--- Task details ---
Give back the records that follow exactly, images excluded.

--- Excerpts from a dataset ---

= Beginning of Section =

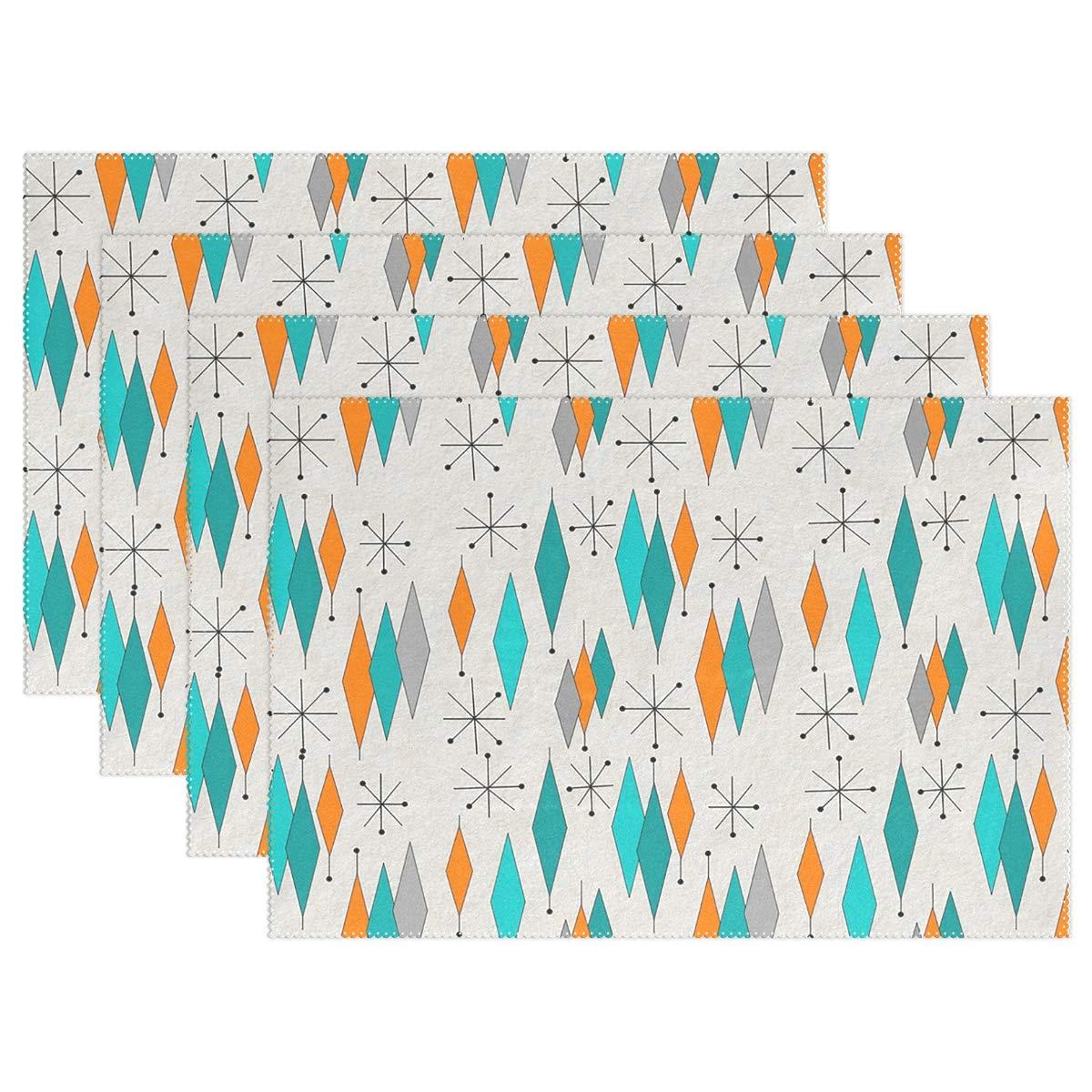 HoDeColor ミッドセンチュリーモダンダイヤモンドパターン プレースマット テーブルマット 4枚セット 12インチ x 18インチ 洗濯可能 テーブルプレースマット キッチン ダイニングルーム テーブル装飾 6 Placemats-1 6  B07K41XX78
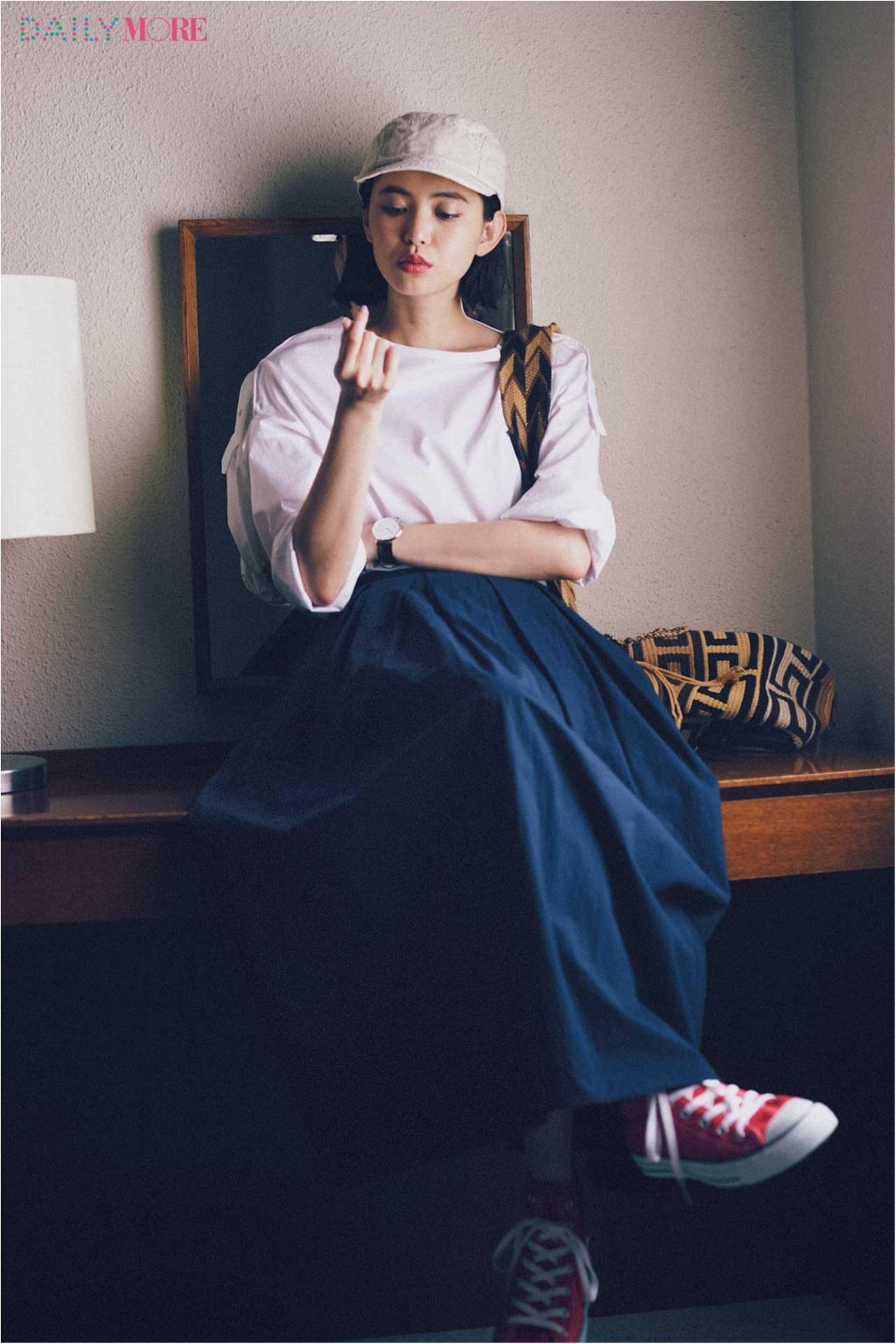 【今日のコーデ/比留川游】ネイビーのフレアスカートにしてみたら、休日のカジュアルコーデがうんと素敵に♡_1
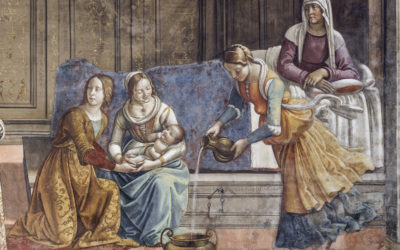 L'Arte di meravigliarsi: Santa Maria Novella (ingresso gratuito*)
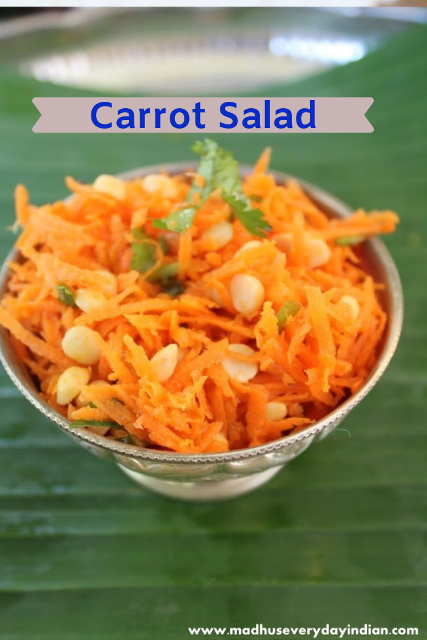 carrot salad with lentil and coriander leaves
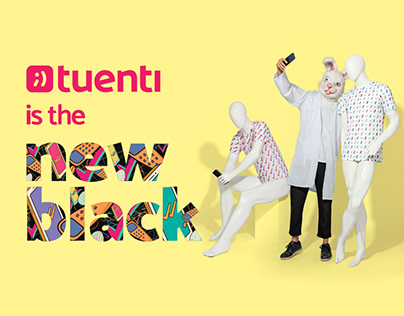 Tuenti is the New Black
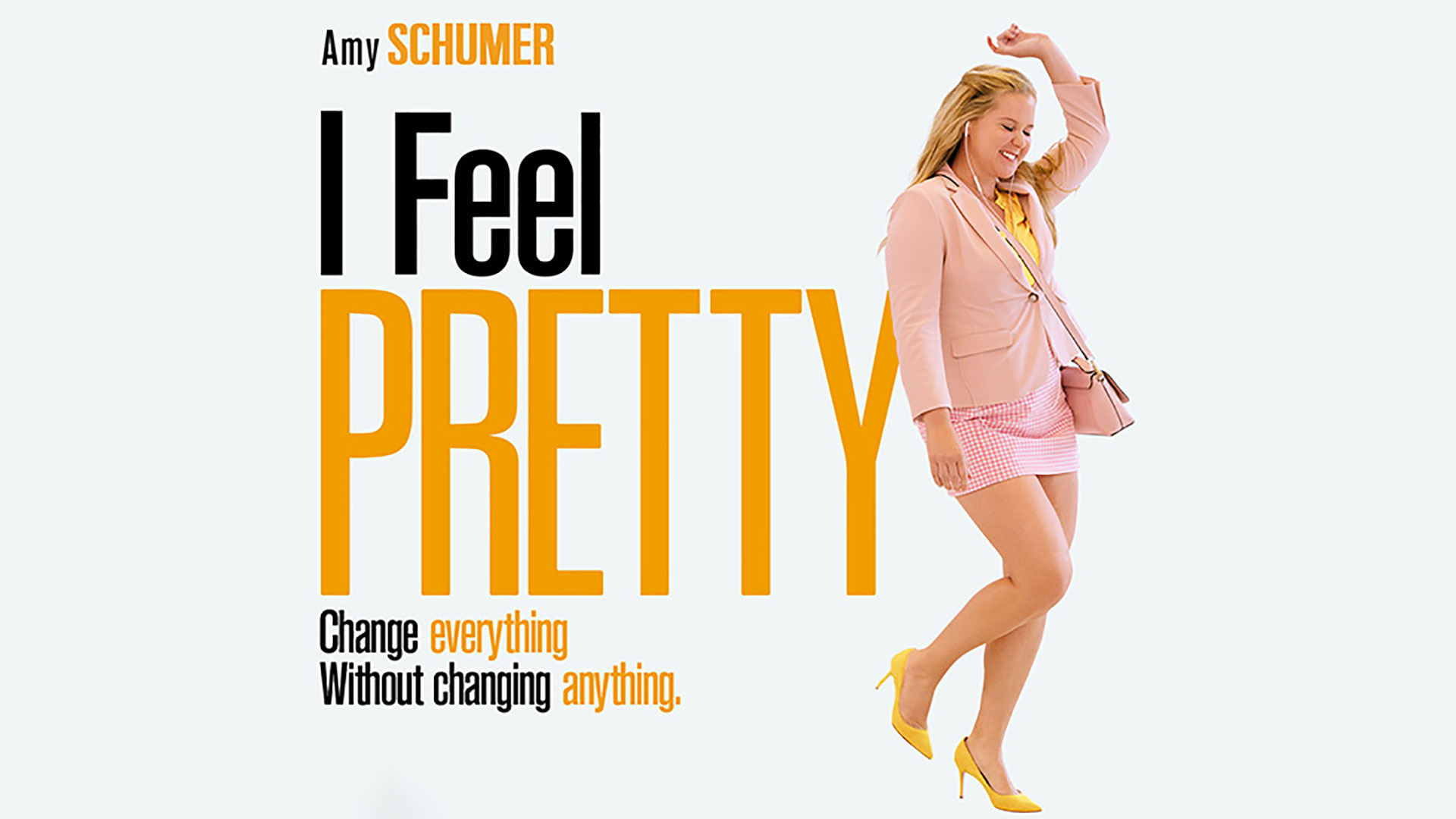 I feel pretty header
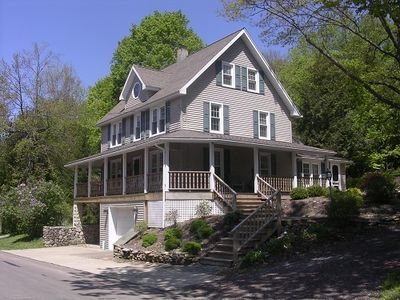 """Photo for Victorian """"Dew Deck"""" Cottage located in the center of town in Eagles Mere"""
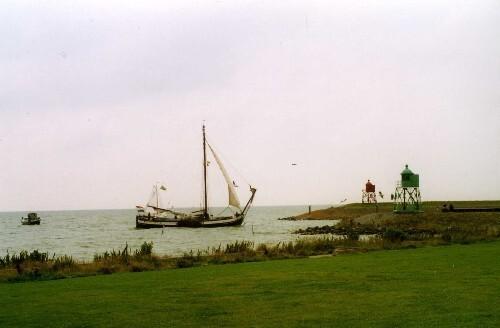 43-Stavoren-bateau.jpg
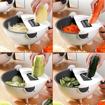 Picture of 10 in 1 mandoline colander vegetable cutter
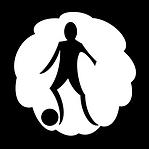 FUSSBALL 6.png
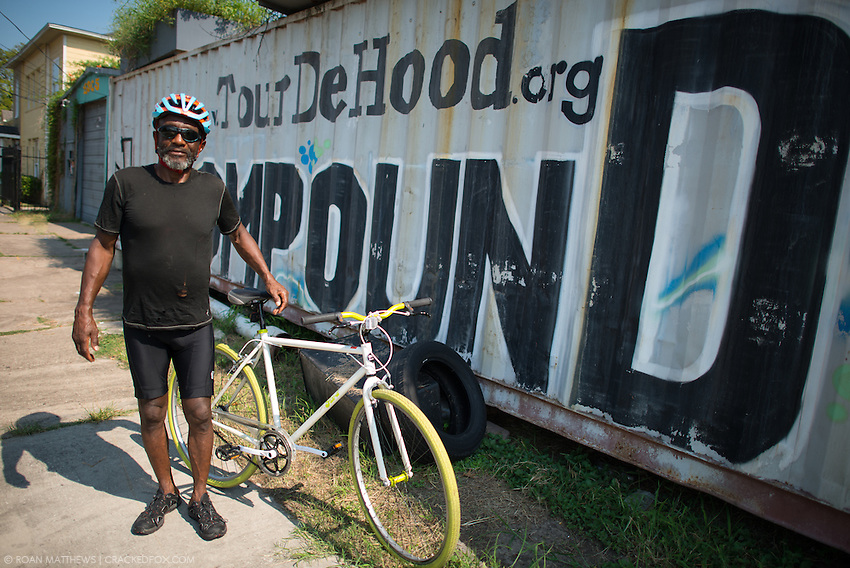 Tour De Hood is an non-profit 501(c)3 that is geared toward getting people the practical information they need to be mentally and physically healthy.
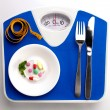 Diet menu on scale — Stock Photo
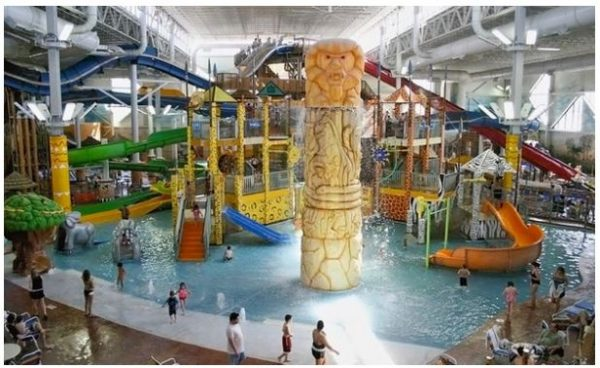 Things to Do in Wisconsin Dells, Wisconsin: See TripAdvisor's 33, traveler reviews and photos of Wisconsin Dells tourist attractions. Find what to do today, this weekend, or in December. We have reviews of the best places to see in Wisconsin Dells. Visit top-rated & must-see attractions.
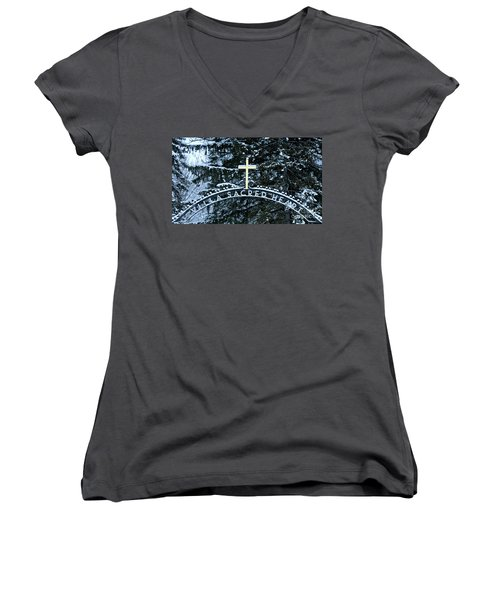 Villa Sacred Heart Winter Retreat Golden Cross Women's V-Neck T-Shirt (Junior Cut) by John Stephens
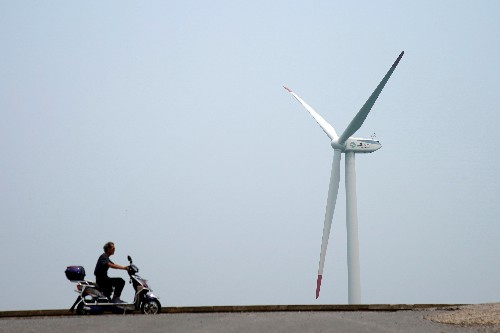 China to promote using wind energy to power heating
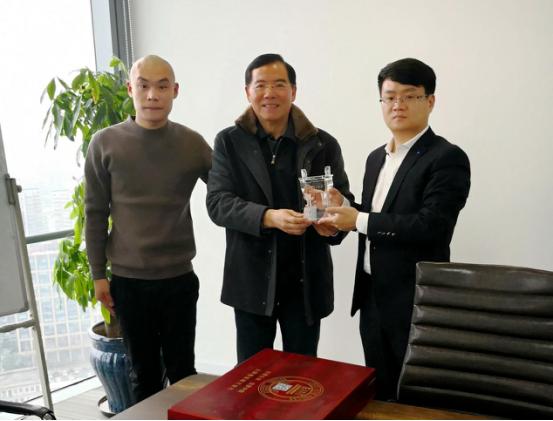 景恬集团与上海艺野助力中国禁毒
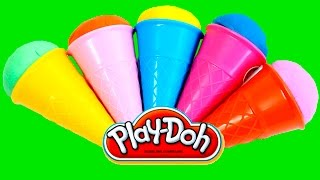 Play-Doh Ice Cream Cone Surprise Eggs Hello Kitty Dora Angry Birds  Little Pony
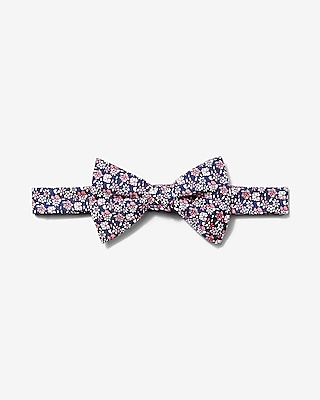 Express Mens Floral Print Silk Bow Tie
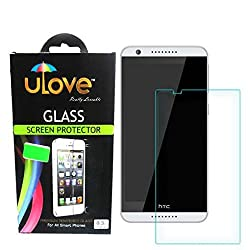 GutarGoo ULove Premium Tempered Glass for HTC Desire 820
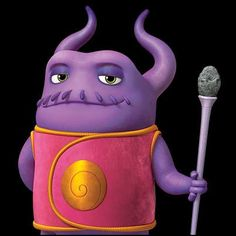 Captain Smek - Dreamworks Animation Wiki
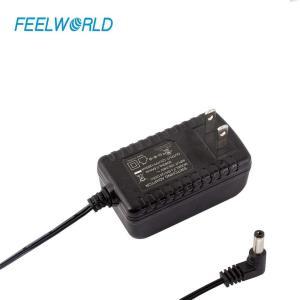 Feelworld アダプター 汎用ACアダプター Feelworld モニター F450 F550 F570 FW759 FW760 FH7 T7 12V/1.2A - 日本標準 yumemirai-store
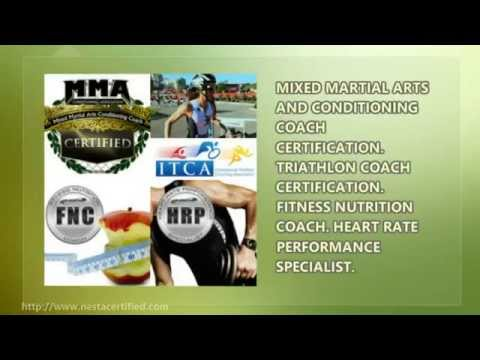 NESTA Nutritionist Certification Course - YouTube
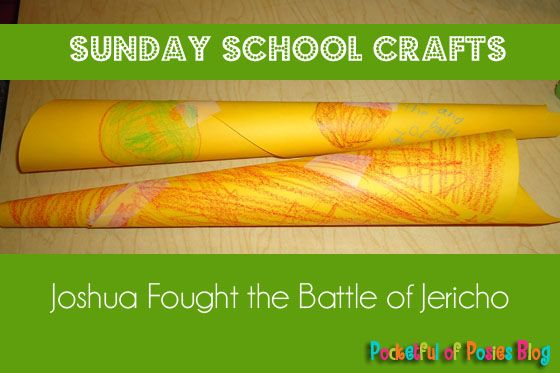 """Lesson 10- Make this simple horn craft to help kids remember the story of """"Joshua Fought the Battle of Jericho."""""""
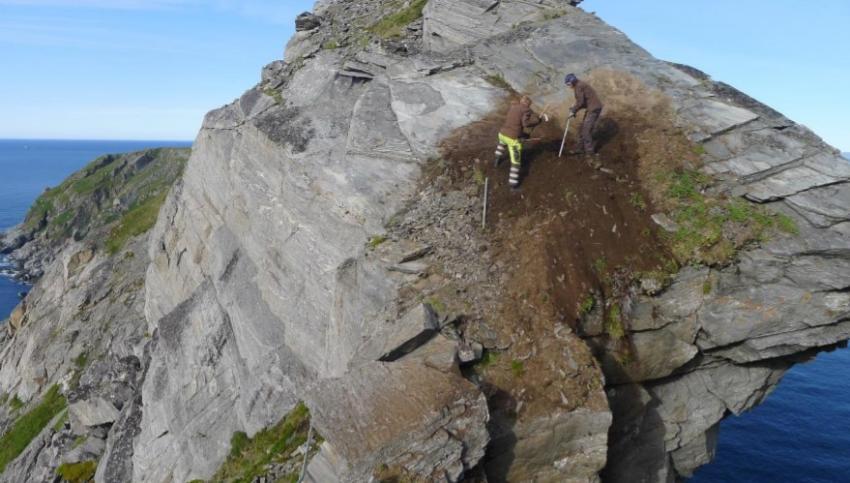 Steinrens sti Sørøya Studenter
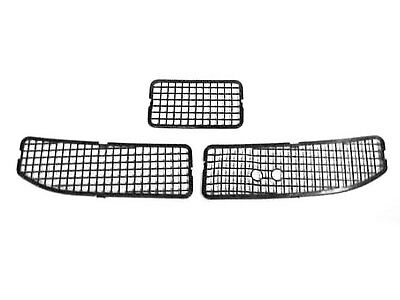 1968 1969 1970 1971 1972 Chevelle Cowl Leaf Screen Kit With A/C M-2691 (IN STK)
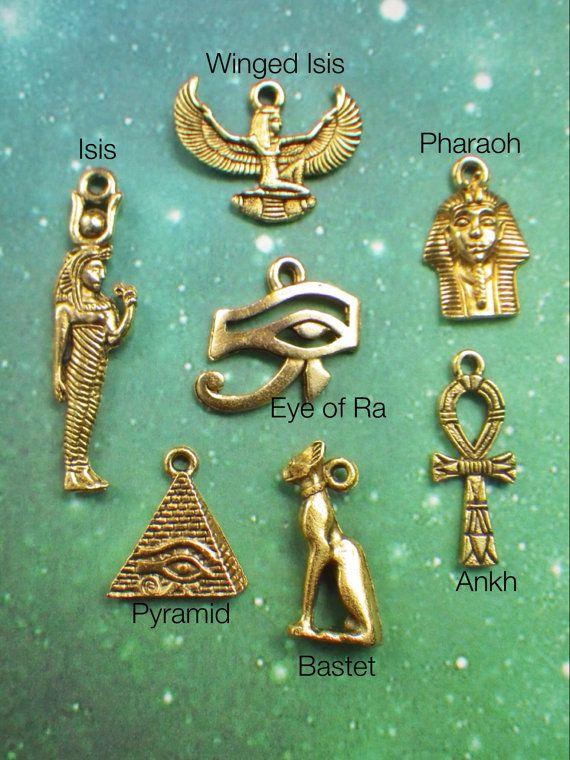 Gold Egyptian Eye of Horus, pyramid, Isis Bastet necklace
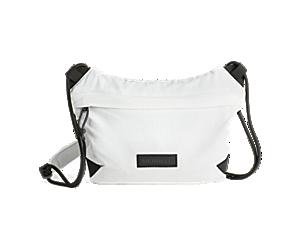 Wayfinder Packable Sacoche Bag, White, dynamic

= End of Section =

--- Response box ---
 HoDeColor ミッドセンチュリーモダンダイヤモンドパターン プレースマット テーブルマット 4枚セット 12インチ x 18インチ 洗濯可能 テーブルプレースマット キッチン ダイニングルーム テーブル装飾 6 Placemats-1 6  B07K41XX78
 【今日のコーデ/比留川游】ネイビーのフレアスカートにしてみたら、休日のカジュアルコーデがうんと素敵に♡_1
 L'Arte di meravigliarsi: Santa Maria Novella (ingresso gratuito*)
 carrot salad with lentil and coriander leaves
 Tuenti is the New Black
 I feel pretty header
 """Photo for Victorian """"Dew Deck"""" Cottage located in the center of town in Eagles Mere"""
 43-Stavoren-bateau.jpg
 Picture of 10 in 1 mandoline colander vegetable cutter
 FUSSBALL 6.png
 Tour De Hood is an non-profit 501(c)3 that is geared toward getting people the practical information they need to be mentally and physically healthy.
 Diet menu on scale — Stock Photo
 Things to Do in Wisconsin Dells, Wisconsin: See TripAdvisor's 33, traveler reviews and photos of Wisconsin Dells tourist attractions. Find what to do today, this weekend, or in December. We have reviews of the best places to see in Wisconsin Dells. Visit top-rated & must-see attractions.
 Villa Sacred Heart Winter Retreat Golden Cross Women's V-Neck T-Shirt (Junior Cut) by John Stephens
 China to promote using wind energy to power heating
 景恬集团与上海艺野助力中国禁毒
 Play-Doh Ice Cream Cone Surprise Eggs Hello Kitty Dora Angry Birds  Little Pony
 Express Mens Floral Print Silk Bow Tie
 GutarGoo ULove Premium Tempered Glass for HTC Desire 820
 Captain Smek - Dreamworks Animation Wiki
 Feelworld アダプター 汎用ACアダプター Feelworld モニター F450 F550 F570 FW759 FW760 FH7 T7 12V/1.2A - 日本標準 yumemirai-store
 NESTA Nutritionist Certification Course - YouTube
 """Lesson 10- Make this simple horn craft to help kids remember the story of """"Joshua Fought the Battle of Jericho."""""""
 Steinrens sti Sørøya Studenter
 1968 1969 1970 1971 1972 Chevelle Cowl Leaf Screen Kit With A/C M-2691 (IN STK)
 Gold Egyptian Eye of Horus, pyramid, Isis Bastet necklace
 Wayfinder Packable Sacoche Bag, White, dynamic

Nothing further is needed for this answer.